- Directed by: Rolf Lyssy
- Written by: Rolf Lyssy Christa Maerker
- Cinematography: Fritz E. Maeder
- Edited by: Georg Janett
- Music by: Jonas C. Haefeli
- Production companies: T&C Film AG
- Release date: 1978;
- Running time: 104 minutes
- Language: Swiss German

= The Swissmakers =

The Swissmakers (German: Die Schweizermacher) is a 1978 Swiss comedy film directed by Rolf Lyssy and written by Lyssy and Christa Maerker. It satirises Swiss naturalisation procedures through the story of two officials who investigate foreigners seeking Swiss citizenship. It was later adapted for the stage and screened at festivals and in retrospectives.

== Synopsis ==
The film centres on the naturalisation officials Max Bodmer and Moritz Fischer, who closely examine foreigners seeking Swiss citizenship. The film is an ironic-satirical comedy about Swiss identity and becoming Swiss. It follows several foreigners applying for Swiss citizenship, including a German psychiatrist, a Yugoslav dancer, and an Italian pastry chef.

==Cast==
The cast includes:

- Walo Lüönd as Max Bodmer
- Emil Steinberger as Moritz Fischer
- Beatrice Kessler as Milena Vakulic
- Wolfgang Stendar as Dr. Helmut Starke
- Hilde Ziegler as Gertrud Starke
- Claudio Caramaschi as Francesco Grimolli
- Silvia Jost as Sandra Grimolli
- Bettina Lindtberg as Martha Grosz

== Production ==
The film was produced by T&C Film AG. It was shot in colour on 35 mm film and has a running time of 104 minutes.

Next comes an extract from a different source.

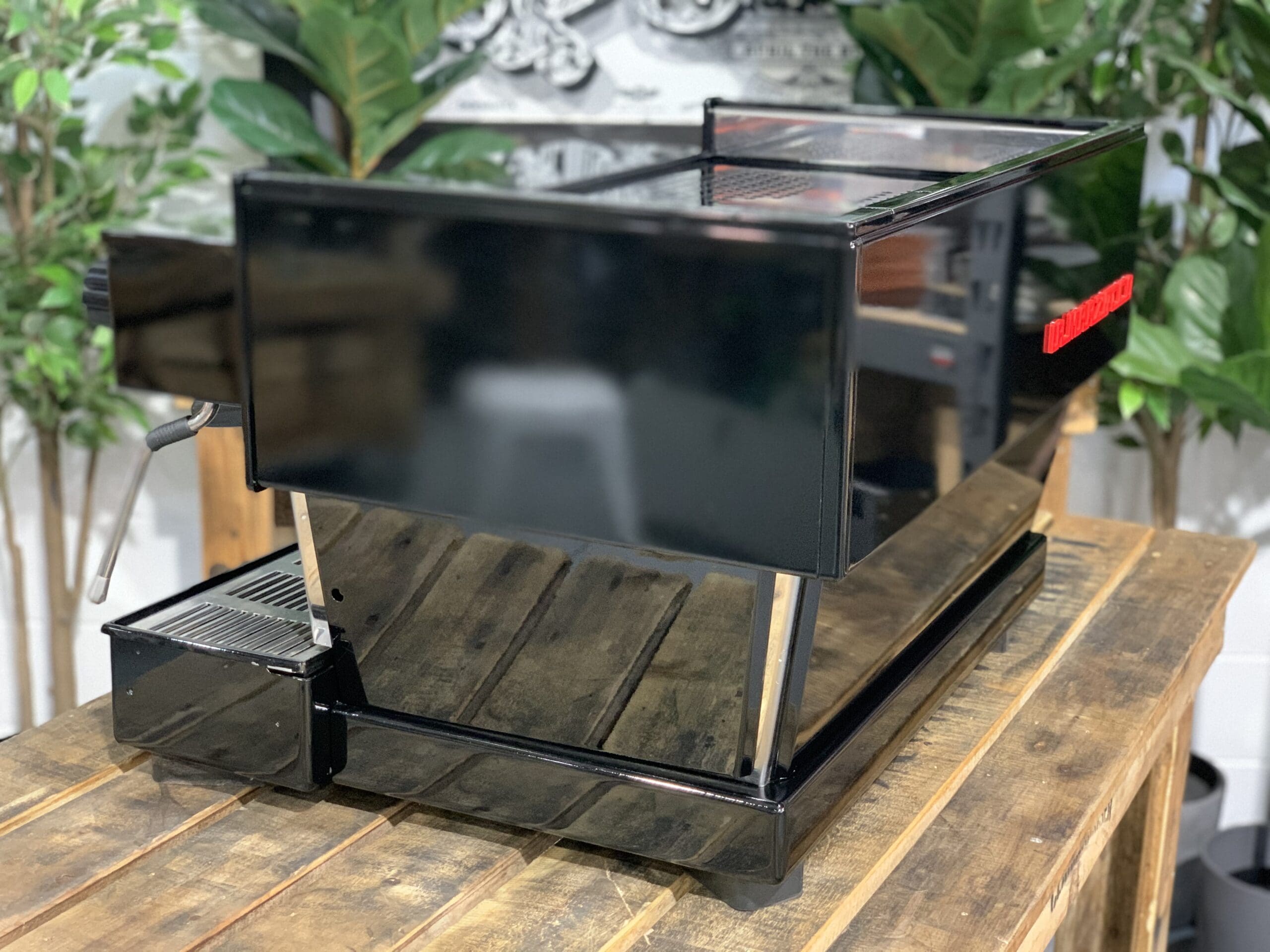 La Marzocco Linea Classic 2 Group Custom Gloss Black - Used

Its cinematography was by Fritz E. Maeder, editing by Georg Janett, music by Jonas C. Haefeli, and location sound mix by Hans Künzi.

== Release ==
The film premiered in 1978. In 2019, the Swiss Federal Statistical Office listed Die Schweizermacher as the most successful Swiss film since 1976, with 941,552 cinema admissions in Switzerland. It has also been described as one of the most successful Swiss films of all time.

== Festival screenings and adaptations ==
The film was screened at festivals including Filmkunstfest Schwerin in 2005, the Solothurner Filmtage in 2008, Queer Lisboa in 2010, Festival Diritti Umani Lugano in 2015, and the Zurich Film Festival in 2016 and 2020, where it was shown as part of a tribute to Lyssy when he received the festival’s Career Achievement Award.

The film was adapted for the stage in Buochs in 2019. It had previously been adapted for the stage in Küssnacht in 2009 and was later produced as a musical in Zürich. In 2019, Emil Steinberger, who played Moritz Fischer in the film, said that he still considered the story current and questioned why naturalisation procedures were not uniformly regulated across Switzerland.

In 2016, the film was screened at Filmpodium in Zurich as part of the retrospective “Zum 80. Geburtstag von Rolf Lyssy”.